Assuming your bad (X)HTML is all consistent with this example, the rule seems pretty obvious: You want to treat script tags as if they were cdata. That isn't valid, but that gives you something relatively simple that you can write and apply to your page before parsing it. You could either cdata-fy the script body, quote angle brackets within the script body, or whatever else you find appropriate. Then you'll have valid markup (or maybe you'll just have the next error to deal with) that you can successfully parse. (Without knowing what you're trying to do with the data beyond parsing, most likely nobody can suggest anything too much more specific.)

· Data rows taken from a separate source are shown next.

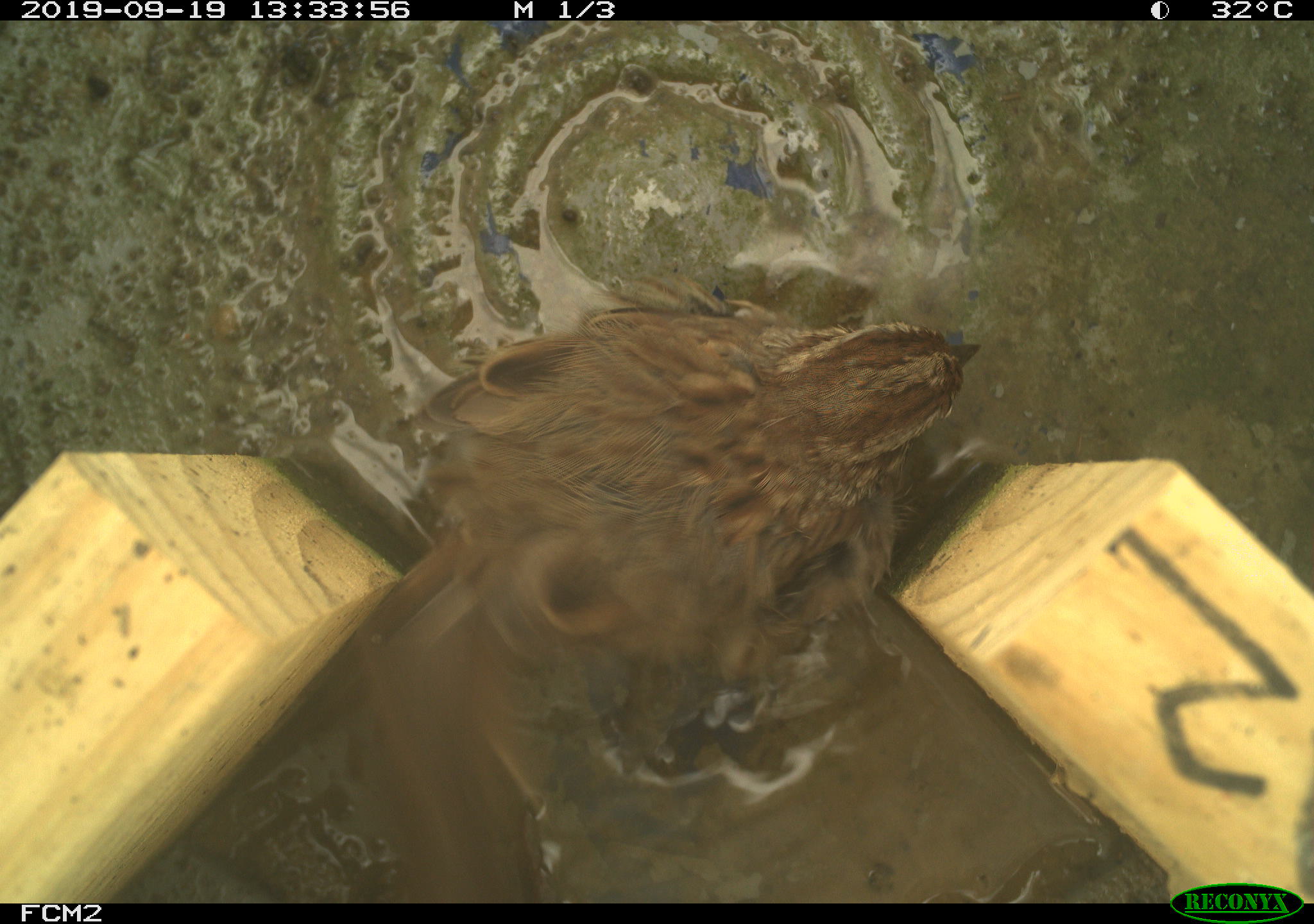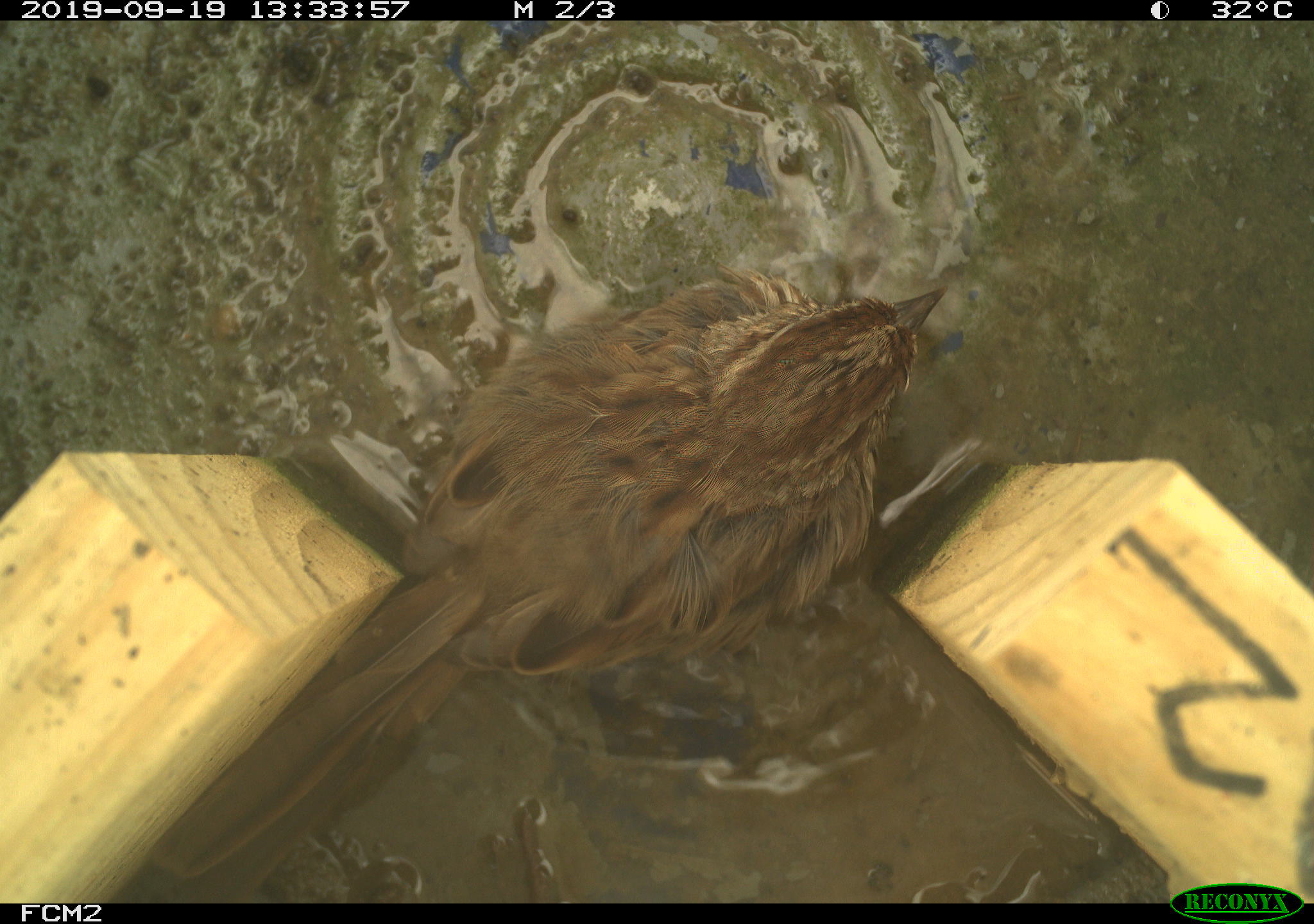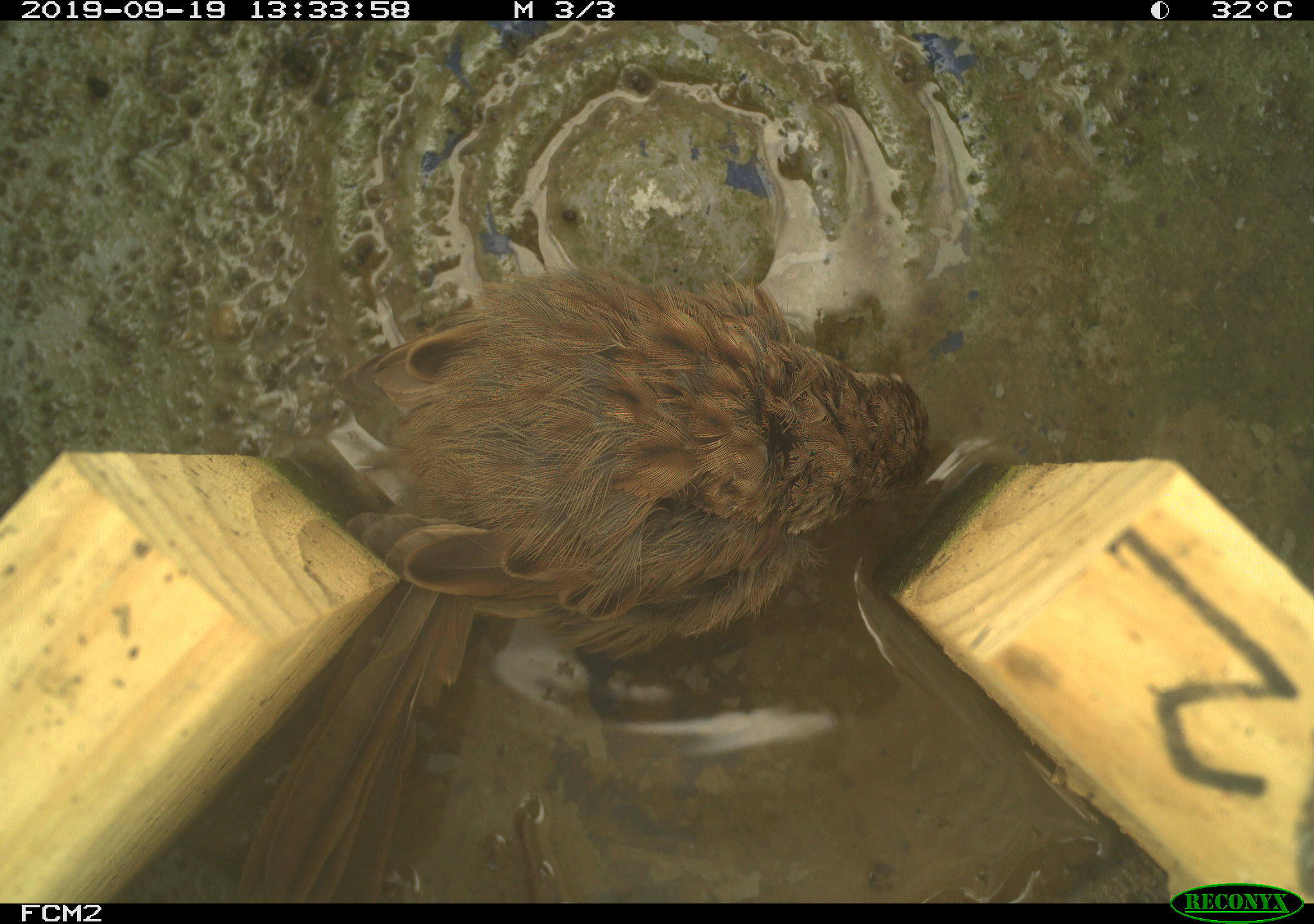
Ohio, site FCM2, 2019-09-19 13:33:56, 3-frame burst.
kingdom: Animalia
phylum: Chordata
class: Aves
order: Passeriformes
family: Passerellidae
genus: Melospiza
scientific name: Melospiza melodia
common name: song sparrow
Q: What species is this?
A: Song sparrow (Melospiza melodia).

The rule you suggested, "making a regular expression to escape < and > if they are found within a quote", is clearly not going to work. Consider how this would affect these two fragments:

<div id='normal'>Here is some '<div id='quoted'>quoted</div>' text</div>
<div id='normal'>Here's some '<div id='quoted'>quoted</div>' text</div>

And that's even besides the issue that, even if the language you're suggesting were not ambiguous, it still wouldn't be a regular language.


Also, it's worth asking whether this is actually XML in the first place. If it's XHTML, it's got additional problems—e.g., document.write does not exist in the XHTML DOM. It might be the XML serialization profile for HTML5, but it might just be HTML5 or HTML 4.01, in which case you shouldn't be trying to parse it as XML in the first place.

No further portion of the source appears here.